Of the 90 households 31.1% had children under the age of 18 living with them, 70.0% were married couples living together, 4.4% had a female householder with no husband present, and 17.8% were non-families. 16.7% of households were one person and 3.3% were one person aged 65 or older. The average household size was 2.80 and the average family size was 3.12.
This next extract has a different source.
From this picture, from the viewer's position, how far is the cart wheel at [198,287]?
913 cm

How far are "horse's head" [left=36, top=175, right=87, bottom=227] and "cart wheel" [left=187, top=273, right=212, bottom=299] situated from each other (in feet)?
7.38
The age distribution was 25.8% under the age of 18, 5.6% from 18 to 24, 27.4% from 25 to 44, 19.0% from 45 to 64, and 22.2% 65 or older. The median age was 40 years. For every 100 females, there were 101.6 males. For every 100 females age 18 and over, there were 105.5 males.

The median household income was $36,250 and the median family income was $36,250. Males had a median income of $28,438 versus $23,750 for females. The per capita income for the town was $16,365. About 2.8% of families and 4.5% of the population were below the poverty line, including none of those under the age of 18 and 3.6% of those 65 or over.